▸ **STATED EXERCISE**
Rewrite the item lines as a numbered list, leaving out blank lines: begin at the first line of the items and stop after the line containing "bottom=246]: green bush?".

Spatial question records:
>> START

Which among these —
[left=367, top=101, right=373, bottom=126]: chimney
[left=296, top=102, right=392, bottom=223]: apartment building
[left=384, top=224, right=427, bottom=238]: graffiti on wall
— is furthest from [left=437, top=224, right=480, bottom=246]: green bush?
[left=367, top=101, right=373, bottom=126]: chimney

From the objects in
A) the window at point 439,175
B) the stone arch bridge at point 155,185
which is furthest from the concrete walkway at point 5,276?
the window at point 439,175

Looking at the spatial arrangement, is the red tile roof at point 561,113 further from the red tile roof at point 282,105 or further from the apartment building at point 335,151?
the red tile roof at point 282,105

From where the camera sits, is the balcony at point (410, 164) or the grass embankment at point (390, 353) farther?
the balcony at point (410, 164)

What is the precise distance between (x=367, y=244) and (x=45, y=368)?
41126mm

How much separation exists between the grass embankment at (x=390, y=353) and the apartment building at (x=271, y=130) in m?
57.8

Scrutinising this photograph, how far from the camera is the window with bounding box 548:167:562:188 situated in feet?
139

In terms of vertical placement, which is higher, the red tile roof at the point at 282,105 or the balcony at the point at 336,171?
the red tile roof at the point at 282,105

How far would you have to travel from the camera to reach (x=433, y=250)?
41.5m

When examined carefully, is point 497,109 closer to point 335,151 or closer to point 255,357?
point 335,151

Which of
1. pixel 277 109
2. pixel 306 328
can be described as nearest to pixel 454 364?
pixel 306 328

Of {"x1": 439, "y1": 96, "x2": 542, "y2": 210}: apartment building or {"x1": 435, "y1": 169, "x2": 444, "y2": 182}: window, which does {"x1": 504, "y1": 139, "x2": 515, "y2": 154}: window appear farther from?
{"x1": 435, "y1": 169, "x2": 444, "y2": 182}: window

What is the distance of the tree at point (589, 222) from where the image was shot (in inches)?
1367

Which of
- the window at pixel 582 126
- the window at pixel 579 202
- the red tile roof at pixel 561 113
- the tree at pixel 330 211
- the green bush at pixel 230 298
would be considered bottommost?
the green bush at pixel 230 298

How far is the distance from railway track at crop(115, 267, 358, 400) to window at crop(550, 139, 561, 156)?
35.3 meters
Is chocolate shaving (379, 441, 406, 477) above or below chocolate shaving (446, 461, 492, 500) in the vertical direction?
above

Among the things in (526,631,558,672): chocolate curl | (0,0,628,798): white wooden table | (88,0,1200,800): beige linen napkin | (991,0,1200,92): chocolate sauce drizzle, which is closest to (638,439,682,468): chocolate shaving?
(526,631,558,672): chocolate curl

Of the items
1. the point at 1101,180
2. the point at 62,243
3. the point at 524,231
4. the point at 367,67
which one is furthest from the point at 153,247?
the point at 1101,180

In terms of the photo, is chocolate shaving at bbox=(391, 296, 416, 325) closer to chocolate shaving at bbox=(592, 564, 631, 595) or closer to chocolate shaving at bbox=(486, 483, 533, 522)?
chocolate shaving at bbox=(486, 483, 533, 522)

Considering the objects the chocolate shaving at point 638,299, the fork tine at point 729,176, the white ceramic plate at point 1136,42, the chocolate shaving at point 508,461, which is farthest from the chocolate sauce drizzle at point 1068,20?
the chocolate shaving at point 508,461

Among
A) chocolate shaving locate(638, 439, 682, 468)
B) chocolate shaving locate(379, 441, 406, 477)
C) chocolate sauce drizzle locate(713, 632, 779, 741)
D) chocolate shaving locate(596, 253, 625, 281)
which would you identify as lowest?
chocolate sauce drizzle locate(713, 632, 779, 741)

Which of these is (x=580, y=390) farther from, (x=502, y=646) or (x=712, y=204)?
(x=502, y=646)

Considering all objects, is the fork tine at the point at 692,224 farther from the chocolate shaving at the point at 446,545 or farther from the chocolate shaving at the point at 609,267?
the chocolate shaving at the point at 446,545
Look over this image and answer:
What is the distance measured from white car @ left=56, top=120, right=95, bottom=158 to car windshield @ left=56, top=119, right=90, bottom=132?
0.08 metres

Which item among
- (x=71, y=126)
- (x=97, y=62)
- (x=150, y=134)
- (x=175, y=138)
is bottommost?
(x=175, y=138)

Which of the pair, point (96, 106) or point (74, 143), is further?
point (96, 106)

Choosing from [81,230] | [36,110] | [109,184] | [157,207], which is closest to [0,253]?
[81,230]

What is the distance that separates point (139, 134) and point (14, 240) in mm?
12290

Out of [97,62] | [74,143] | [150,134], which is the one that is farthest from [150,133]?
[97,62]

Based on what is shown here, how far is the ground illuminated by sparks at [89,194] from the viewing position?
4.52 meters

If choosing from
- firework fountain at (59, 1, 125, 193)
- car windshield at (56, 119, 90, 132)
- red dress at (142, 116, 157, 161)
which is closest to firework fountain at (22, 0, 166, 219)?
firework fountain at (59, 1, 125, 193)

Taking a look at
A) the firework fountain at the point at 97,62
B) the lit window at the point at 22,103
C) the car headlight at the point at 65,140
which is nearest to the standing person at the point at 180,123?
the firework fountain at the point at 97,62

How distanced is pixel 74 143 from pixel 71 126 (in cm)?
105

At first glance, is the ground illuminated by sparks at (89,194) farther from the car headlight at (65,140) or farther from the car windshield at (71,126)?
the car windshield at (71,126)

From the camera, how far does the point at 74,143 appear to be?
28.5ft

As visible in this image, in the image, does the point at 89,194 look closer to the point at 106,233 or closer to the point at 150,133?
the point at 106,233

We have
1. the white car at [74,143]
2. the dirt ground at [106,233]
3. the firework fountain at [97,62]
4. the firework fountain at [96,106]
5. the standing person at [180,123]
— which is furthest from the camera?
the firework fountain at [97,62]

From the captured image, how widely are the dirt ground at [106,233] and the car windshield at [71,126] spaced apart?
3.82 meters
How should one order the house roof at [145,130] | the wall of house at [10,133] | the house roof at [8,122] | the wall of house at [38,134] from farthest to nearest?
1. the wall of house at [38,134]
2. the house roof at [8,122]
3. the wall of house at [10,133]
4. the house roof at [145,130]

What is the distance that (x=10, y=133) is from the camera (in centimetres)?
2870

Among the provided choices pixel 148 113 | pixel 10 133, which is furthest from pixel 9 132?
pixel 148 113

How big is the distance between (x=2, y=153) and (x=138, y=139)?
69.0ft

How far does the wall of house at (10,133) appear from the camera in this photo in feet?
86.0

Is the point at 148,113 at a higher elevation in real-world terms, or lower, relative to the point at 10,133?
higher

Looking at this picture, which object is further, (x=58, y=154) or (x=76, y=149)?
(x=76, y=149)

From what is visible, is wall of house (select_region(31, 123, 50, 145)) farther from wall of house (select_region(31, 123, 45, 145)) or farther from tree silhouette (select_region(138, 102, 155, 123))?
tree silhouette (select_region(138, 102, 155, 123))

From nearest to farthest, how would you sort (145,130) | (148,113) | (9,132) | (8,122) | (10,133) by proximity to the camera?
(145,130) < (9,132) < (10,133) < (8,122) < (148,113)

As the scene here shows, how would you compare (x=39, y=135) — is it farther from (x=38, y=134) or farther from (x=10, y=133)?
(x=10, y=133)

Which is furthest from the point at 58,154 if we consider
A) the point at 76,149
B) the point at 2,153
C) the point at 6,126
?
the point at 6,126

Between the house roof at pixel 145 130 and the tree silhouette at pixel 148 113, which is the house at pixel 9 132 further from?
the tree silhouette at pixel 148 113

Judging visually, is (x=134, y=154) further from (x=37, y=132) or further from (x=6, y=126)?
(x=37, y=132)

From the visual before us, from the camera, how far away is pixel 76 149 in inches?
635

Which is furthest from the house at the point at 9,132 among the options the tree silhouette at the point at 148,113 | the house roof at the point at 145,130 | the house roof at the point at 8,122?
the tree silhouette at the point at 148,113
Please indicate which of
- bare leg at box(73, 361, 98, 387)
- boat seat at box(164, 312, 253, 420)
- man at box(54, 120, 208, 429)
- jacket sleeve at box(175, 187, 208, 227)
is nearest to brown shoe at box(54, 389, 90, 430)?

>> END

▸ **CORRECT OUTPUT**
1. Which among these —
2. [left=367, top=101, right=373, bottom=126]: chimney
3. [left=296, top=102, right=392, bottom=223]: apartment building
4. [left=384, top=224, right=427, bottom=238]: graffiti on wall
5. — is furthest from [left=437, top=224, right=480, bottom=246]: green bush?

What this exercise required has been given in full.